L'invité de La Matinale (vidéo) - Charles Juillard, conseiller aux Etats PDC jurassien
L'invité de La Matinale (vidéo) - Charles Juillard, conseiller aux Etats PDC jurassien / La Matinale / 12 min. / le 1 juillet 2020
Charles Juillard, conseiller aux Etats PDC du Jura, vient d'un canton antimilitariste, qui avait dit non à 74% en 2014 à l'achat du Gripen. Aujourd'hui, ce colonel d'infanterie est au front pour défendre l'acquisition de nouveaux avions de combat.

Le peuple devra se prononcer le 27 septembre: la Suisse doit-elle ou non dépenser six milliards de francs pour l'achat de nouveaux appareils de combat?

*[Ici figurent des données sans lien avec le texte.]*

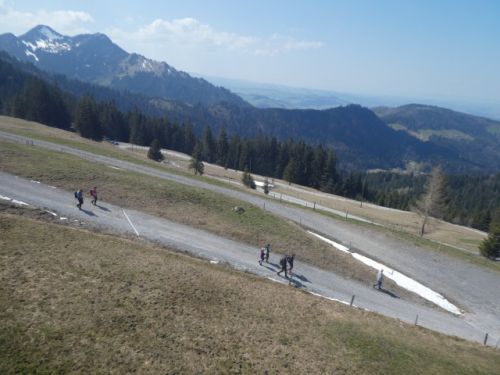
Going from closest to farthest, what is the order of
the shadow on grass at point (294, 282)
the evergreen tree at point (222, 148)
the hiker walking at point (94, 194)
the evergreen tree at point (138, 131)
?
the shadow on grass at point (294, 282) < the hiker walking at point (94, 194) < the evergreen tree at point (138, 131) < the evergreen tree at point (222, 148)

Pour Charles Juillard, la sécurité est un droit fondamental du citoyen, mais c'est aussi "un devoir élémentaire des collectivités publiques": "La sécurité, c'est un puzzle... un mécano complexe qui va de la police communale, cantonale, à l'armée et aux frontières. Et, dans ce puzzle, il y a une composante qui est la sécurité aérienne dont il est question à travers cette votation. Nous avons besoin de cette couverture aérienne pour toute une série de missions: évidemment, celle qui est la moins probable actuellement, c'est la défense. Mais la police aérienne est un élément fondamental".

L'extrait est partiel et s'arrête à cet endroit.